Runbook: Disaster Recovery
- Last Updated
-
2026-01-26
- Owner
-
evanusmodestus
- Frequency
-
As Needed / Annual Test
Purpose
Procedures for recovering critical infrastructure from backup after a disaster.
| Recovery order matters. You cannot decrypt secrets without the age key. You cannot access systems without SSH keys. Follow the priority order exactly. |
Recovery Priority Order
| Priority | Item | Why | Source |
|---|---|---|---|
1 |
age master.key |
Decrypts ALL |
LUKS USB or M-Disc |
2 |
SSH private keys |
Access to all systems via SSH |
LUKS USB |
3 |
dsec secrets |
Credentials for ISE, WLC, NAS, etc. |
Git repo (encrypted) |
4 |
YubiKey access |
Hardware-bound authentication |
Backup YubiKey |
5 |
home-dc01 (AD/CA) |
Root of trust for PKI |
Windows Backup |
6 |
certmgr-01 |
Certificate management |
NAS backup |
7 |
ISE |
Network access control |
NAS backup |
8 |
Everything else |
WLC, pfSense, Keycloak, etc. |
NAS backup |
Scenario: Lost Workstation (Complete Recovery)
This is the most common scenario - your workstation dies, gets stolen, or is compromised.
Step 2: Set Up New Workstation
Install your OS and essential packages:
# Arch Linux example
sudo pacman -S age git openssh gnupg
# Create directories
mkdir -p ~/.secrets/.metadata/keys
mkdir -p ~/.ssh
Step 3: Recover age Key (CRITICAL - DO THIS FIRST)

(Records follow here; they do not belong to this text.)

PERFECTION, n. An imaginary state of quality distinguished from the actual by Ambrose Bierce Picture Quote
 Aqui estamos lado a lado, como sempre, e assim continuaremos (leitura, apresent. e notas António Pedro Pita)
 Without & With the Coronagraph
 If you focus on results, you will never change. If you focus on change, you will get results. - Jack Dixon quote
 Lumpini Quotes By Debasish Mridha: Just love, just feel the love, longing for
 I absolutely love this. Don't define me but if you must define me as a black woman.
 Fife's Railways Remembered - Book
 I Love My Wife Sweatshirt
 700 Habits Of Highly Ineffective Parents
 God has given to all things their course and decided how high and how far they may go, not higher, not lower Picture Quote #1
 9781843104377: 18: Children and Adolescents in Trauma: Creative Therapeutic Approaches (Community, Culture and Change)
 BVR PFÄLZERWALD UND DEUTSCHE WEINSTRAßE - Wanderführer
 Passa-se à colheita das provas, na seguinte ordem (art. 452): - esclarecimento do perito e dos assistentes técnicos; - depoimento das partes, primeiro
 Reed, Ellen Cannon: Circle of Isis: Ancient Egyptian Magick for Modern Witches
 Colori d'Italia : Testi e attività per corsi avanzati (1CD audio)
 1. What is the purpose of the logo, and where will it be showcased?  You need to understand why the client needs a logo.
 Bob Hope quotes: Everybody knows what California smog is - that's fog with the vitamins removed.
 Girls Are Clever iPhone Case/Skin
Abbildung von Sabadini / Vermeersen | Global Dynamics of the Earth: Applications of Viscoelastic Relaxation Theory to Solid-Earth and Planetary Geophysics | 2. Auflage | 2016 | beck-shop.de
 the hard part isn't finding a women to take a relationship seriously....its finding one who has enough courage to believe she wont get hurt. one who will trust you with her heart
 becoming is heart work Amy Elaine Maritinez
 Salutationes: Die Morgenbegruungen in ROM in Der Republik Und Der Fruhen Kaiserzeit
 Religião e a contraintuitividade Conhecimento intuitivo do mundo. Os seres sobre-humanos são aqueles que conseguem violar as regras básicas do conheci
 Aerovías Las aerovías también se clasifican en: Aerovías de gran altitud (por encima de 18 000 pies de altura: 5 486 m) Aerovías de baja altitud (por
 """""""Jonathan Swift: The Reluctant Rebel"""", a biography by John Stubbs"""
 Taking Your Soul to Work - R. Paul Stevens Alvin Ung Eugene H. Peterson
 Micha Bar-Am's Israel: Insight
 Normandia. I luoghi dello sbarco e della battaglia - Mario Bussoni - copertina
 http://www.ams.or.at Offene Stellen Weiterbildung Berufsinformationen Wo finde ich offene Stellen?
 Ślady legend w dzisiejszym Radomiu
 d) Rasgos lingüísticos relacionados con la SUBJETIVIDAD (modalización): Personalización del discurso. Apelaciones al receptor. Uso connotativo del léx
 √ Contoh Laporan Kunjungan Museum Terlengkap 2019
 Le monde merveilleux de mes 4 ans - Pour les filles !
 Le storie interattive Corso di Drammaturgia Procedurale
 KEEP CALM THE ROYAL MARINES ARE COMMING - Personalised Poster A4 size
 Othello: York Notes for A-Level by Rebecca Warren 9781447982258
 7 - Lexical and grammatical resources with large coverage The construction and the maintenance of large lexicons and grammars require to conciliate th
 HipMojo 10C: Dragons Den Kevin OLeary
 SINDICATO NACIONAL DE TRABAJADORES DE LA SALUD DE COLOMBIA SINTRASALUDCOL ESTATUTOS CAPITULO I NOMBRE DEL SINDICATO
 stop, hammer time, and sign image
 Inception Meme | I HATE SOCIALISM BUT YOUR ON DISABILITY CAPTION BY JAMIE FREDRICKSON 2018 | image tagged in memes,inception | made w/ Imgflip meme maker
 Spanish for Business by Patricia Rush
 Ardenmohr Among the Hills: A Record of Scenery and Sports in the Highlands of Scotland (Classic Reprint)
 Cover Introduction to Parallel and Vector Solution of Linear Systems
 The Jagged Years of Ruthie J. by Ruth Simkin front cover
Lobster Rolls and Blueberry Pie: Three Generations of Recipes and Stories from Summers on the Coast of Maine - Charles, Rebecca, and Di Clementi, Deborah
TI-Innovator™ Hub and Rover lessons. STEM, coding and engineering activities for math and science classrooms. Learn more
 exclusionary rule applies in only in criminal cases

| Without the age key, ALL encrypted secrets are permanently lost. |
# Mount LUKS backup drive
sudo cryptsetup luksOpen /dev/sdX1 backup-usb
sudo mount /dev/mapper/backup-usb /mnt/backup
# Restore age key
cp /mnt/backup/keys/master.age.key ~/.secrets/.metadata/keys/
chmod 600 ~/.secrets/.metadata/keys/master.age.key
# Verify key works
cat ~/.secrets/.metadata/keys/master.age.key
# Should show: AGE-SECRET-KEY-1...
Step 4: Recover SSH Keys
# Restore SSH keys
cp /mnt/backup/ssh/id_* ~/.ssh/
chmod 700 ~/.ssh
chmod 600 ~/.ssh/id_*
# Test SSH access
ssh nas-01 "hostname && echo 'SSH working'"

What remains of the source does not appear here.